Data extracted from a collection
════════════════

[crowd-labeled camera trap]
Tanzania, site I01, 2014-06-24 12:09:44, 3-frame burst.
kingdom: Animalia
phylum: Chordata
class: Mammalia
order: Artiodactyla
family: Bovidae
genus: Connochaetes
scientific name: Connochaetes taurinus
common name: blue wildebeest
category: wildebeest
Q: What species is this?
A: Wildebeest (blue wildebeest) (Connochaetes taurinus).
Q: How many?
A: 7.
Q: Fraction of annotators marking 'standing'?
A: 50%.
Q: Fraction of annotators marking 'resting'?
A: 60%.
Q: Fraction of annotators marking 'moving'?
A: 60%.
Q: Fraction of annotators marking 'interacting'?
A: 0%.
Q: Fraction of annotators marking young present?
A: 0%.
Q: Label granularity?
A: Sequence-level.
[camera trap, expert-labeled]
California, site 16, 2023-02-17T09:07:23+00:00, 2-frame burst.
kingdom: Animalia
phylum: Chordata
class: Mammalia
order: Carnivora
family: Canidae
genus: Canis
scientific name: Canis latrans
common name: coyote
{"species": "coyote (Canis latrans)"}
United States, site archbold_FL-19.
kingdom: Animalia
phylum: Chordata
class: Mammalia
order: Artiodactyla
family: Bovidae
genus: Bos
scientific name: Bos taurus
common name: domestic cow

════════════════

■ **How to complete this task**
Look through the entries above and quote exactly the lines from the line with "scientific name: Connochaetes taurinus" to the line with "Q: Label granularity?", counting both of those lines.

■ **Written answer**
scientific name: Connochaetes taurinus
common name: blue wildebeest
category: wildebeest
Q: What species is this?
A: Wildebeest (blue wildebeest) (Connochaetes taurinus).
Q: How many?
A: 7.
Q: Fraction of annotators marking 'standing'?
A: 50%.
Q: Fraction of annotators marking 'resting'?
A: 60%.
Q: Fraction of annotators marking 'moving'?
A: 60%.
Q: Fraction of annotators marking 'interacting'?
A: 0%.
Q: Fraction of annotators marking young present?
A: 0%.
Q: Label granularity?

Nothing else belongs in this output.